• Goal: Repeat precisely, and only, the lines between the line containing "From what is" and the end of the listing below, both ends included.

• Data in this exercise:

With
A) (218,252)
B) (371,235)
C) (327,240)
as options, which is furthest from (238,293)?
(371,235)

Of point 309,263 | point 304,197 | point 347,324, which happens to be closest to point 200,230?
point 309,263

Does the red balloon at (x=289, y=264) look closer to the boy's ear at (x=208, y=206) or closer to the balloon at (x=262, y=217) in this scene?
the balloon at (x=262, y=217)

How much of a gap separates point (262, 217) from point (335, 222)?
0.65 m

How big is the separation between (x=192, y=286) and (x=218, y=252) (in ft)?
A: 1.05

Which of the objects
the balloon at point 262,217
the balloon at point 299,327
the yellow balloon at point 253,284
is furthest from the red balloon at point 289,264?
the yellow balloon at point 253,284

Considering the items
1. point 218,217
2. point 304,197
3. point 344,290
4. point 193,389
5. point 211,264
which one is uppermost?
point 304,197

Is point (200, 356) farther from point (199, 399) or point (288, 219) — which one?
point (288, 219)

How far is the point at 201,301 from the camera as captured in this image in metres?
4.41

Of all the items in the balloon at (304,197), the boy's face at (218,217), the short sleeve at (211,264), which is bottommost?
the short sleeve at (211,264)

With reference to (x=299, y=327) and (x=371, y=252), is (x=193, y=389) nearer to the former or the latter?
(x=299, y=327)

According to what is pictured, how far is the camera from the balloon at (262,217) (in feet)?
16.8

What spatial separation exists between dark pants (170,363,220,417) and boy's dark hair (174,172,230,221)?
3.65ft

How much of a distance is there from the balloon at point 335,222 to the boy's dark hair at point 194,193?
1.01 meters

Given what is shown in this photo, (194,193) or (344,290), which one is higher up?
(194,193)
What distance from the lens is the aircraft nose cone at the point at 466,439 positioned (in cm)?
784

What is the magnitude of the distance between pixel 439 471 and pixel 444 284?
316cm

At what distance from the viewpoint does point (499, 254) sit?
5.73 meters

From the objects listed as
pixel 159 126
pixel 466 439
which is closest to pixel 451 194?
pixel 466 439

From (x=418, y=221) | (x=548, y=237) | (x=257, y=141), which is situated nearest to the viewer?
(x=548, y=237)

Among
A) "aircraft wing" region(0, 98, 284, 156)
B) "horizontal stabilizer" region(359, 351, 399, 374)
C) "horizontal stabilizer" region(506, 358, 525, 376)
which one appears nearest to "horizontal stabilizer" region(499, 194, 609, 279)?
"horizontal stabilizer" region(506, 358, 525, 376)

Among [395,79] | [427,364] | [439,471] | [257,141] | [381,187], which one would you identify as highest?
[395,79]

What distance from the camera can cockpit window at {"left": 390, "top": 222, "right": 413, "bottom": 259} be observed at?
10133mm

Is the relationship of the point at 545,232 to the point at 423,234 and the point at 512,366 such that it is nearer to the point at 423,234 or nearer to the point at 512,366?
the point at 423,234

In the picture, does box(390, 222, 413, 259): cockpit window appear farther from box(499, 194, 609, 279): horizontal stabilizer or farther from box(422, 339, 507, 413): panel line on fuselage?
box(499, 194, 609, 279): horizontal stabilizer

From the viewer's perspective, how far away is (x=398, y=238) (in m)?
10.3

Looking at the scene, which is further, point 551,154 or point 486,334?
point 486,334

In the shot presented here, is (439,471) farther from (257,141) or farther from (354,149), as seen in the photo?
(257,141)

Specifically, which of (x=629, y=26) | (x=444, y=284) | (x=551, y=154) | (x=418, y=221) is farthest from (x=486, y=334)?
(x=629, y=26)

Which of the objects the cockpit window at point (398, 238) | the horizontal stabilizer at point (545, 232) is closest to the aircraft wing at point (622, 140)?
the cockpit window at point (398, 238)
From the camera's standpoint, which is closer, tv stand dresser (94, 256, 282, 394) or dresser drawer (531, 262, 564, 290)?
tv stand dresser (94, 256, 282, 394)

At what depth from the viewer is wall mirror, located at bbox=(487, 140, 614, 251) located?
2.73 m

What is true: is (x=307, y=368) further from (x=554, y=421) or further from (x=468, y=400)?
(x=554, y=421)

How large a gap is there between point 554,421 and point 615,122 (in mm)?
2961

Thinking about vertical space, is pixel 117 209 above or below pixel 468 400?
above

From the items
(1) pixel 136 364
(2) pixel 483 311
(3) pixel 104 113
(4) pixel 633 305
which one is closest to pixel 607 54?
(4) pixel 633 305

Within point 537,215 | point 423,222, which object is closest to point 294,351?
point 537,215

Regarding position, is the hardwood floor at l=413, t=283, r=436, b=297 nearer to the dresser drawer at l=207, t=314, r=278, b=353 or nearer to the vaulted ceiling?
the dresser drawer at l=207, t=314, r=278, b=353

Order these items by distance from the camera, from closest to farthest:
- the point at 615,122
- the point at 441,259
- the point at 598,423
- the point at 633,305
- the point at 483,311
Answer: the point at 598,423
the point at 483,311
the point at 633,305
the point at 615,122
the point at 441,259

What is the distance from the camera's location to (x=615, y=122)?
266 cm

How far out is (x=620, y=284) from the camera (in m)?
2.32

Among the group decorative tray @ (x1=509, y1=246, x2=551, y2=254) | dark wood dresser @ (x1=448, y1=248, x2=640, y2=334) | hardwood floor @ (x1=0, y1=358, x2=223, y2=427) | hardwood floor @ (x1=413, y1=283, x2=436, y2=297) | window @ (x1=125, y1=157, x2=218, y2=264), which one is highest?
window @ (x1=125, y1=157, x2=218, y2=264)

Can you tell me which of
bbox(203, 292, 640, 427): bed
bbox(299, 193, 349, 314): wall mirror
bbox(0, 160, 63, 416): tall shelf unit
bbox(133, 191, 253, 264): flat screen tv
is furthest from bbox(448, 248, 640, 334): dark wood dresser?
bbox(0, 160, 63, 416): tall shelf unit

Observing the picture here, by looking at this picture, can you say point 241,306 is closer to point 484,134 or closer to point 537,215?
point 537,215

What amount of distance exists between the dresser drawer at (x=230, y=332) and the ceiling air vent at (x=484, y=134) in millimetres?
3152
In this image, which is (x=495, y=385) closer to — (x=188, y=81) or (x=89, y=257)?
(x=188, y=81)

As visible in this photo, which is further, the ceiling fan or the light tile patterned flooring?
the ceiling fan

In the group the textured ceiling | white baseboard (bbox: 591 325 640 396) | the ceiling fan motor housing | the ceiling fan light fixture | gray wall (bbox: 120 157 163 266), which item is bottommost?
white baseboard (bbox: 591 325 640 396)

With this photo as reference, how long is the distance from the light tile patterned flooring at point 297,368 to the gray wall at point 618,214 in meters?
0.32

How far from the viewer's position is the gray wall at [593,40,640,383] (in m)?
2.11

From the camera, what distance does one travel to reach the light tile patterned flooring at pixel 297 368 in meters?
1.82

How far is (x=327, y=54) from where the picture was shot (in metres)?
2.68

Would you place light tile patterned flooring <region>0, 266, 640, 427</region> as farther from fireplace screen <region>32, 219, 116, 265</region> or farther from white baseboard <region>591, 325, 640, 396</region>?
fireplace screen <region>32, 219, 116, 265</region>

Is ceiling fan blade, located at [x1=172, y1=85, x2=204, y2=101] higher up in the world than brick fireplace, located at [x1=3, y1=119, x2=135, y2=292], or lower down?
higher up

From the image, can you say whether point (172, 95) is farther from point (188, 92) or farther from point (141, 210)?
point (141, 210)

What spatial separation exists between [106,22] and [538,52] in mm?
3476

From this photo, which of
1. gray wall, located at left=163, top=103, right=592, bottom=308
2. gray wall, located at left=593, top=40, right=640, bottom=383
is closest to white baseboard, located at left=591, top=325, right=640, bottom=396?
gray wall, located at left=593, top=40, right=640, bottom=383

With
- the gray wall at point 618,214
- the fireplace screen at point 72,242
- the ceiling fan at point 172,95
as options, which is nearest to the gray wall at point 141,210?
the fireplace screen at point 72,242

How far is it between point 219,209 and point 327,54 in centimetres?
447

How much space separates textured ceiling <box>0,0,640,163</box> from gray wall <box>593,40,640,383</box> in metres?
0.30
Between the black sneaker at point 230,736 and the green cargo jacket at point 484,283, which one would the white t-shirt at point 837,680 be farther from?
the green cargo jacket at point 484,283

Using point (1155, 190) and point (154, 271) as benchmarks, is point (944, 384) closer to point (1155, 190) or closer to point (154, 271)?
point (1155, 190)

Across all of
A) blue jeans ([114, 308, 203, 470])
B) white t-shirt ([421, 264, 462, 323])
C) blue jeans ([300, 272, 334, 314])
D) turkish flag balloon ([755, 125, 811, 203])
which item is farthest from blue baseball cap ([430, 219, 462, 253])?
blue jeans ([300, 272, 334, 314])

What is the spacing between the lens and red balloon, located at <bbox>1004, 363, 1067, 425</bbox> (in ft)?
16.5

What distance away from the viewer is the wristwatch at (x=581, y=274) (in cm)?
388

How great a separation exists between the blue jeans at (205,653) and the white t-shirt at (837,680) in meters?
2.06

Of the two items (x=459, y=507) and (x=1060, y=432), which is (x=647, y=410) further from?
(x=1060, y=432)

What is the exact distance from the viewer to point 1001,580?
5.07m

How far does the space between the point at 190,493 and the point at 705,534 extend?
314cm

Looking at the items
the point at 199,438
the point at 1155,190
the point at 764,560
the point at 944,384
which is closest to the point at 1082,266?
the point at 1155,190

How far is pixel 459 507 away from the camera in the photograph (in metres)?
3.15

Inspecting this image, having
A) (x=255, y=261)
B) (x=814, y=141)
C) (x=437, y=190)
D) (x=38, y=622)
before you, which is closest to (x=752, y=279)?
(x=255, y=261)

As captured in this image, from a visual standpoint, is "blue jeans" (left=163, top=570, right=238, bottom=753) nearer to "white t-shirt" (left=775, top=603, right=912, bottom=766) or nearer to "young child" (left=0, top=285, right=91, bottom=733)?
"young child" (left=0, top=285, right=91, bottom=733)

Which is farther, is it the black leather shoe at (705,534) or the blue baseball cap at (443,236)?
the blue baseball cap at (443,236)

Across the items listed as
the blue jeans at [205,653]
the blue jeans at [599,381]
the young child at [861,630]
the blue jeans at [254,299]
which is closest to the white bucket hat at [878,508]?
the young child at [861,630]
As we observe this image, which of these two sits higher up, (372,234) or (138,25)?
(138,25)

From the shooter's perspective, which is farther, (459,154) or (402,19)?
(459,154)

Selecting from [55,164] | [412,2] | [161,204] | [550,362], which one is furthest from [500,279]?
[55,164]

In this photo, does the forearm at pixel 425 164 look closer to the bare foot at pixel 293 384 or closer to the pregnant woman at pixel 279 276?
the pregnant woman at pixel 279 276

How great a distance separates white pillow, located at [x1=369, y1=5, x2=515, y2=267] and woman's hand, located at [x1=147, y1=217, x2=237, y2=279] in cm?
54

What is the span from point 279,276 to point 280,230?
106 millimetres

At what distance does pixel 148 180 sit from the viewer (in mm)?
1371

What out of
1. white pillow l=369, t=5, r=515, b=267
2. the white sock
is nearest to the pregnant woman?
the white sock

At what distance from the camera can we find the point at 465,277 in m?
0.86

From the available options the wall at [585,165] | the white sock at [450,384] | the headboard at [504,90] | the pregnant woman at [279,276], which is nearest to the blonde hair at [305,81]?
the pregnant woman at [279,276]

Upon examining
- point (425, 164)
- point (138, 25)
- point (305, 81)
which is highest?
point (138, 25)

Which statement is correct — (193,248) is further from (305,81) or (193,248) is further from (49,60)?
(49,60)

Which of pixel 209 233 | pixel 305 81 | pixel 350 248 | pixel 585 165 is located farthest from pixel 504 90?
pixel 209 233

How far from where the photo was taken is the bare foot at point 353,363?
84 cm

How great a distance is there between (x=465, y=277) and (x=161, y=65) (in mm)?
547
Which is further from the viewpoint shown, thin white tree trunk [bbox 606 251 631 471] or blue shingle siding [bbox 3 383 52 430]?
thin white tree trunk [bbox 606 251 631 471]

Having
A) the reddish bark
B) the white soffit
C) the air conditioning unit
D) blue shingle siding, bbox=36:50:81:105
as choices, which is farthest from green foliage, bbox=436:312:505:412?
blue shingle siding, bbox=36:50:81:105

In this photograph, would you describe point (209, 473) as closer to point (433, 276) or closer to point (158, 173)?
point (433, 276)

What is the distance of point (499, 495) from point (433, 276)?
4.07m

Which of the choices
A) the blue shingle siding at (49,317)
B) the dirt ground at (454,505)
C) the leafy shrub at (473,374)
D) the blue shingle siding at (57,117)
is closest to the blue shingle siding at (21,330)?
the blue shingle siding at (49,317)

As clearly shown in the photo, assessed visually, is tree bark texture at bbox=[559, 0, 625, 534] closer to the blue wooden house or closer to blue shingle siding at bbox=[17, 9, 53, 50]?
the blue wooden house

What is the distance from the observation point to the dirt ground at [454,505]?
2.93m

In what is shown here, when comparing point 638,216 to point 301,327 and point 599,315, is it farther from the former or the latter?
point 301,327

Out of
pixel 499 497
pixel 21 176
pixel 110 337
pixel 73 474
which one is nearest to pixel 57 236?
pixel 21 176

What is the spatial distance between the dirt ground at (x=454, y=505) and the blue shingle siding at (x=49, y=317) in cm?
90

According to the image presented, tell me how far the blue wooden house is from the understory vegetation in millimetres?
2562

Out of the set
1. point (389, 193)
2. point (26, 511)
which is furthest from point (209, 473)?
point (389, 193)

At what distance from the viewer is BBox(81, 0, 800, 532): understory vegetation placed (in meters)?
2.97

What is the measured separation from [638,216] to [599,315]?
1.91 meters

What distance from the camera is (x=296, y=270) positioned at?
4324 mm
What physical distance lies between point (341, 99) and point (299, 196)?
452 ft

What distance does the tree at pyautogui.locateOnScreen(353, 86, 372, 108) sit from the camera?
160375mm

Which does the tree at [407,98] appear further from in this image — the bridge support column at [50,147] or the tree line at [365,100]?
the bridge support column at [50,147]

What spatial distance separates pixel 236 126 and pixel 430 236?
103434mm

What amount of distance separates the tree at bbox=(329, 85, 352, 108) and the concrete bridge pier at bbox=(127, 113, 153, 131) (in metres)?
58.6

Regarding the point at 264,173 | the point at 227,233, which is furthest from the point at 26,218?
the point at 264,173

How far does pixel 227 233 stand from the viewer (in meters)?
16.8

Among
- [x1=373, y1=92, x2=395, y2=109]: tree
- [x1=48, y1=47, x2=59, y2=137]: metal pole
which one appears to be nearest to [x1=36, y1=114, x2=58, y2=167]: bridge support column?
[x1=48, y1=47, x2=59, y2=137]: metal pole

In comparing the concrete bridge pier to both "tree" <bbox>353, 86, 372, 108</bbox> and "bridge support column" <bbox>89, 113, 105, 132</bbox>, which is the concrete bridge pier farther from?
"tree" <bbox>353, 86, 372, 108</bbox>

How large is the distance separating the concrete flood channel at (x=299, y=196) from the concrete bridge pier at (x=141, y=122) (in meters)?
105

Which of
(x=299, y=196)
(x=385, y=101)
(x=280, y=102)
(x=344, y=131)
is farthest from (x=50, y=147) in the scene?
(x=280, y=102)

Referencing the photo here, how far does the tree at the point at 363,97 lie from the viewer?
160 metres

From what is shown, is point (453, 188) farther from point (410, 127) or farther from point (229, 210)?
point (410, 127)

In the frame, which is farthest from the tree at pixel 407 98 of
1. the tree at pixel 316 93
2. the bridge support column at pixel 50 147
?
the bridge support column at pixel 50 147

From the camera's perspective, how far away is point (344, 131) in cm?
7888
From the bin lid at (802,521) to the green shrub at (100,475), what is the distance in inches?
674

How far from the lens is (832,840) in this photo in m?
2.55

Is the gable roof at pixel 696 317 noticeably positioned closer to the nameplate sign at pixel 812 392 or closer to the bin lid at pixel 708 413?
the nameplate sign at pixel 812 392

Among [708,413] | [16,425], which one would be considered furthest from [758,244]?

• Correct result:
From what is shown, is point (453, 188) farther from point (410, 127) or farther from point (229, 210)?
point (410, 127)

In the frame, which is farthest from the tree at pixel 407 98 of
1. the tree at pixel 316 93
2. the bridge support column at pixel 50 147
?
the bridge support column at pixel 50 147

From the camera's perspective, how far away is point (344, 131) in cm?
7888
From the bin lid at (802,521) to the green shrub at (100,475), what is the distance in inches?
674

How far from the lens is (832,840) in this photo in m?
2.55

Is the gable roof at pixel 696 317 noticeably positioned closer to the nameplate sign at pixel 812 392 or closer to the bin lid at pixel 708 413?
the nameplate sign at pixel 812 392

Among [708,413] | [16,425], which one would be considered furthest from [758,244]?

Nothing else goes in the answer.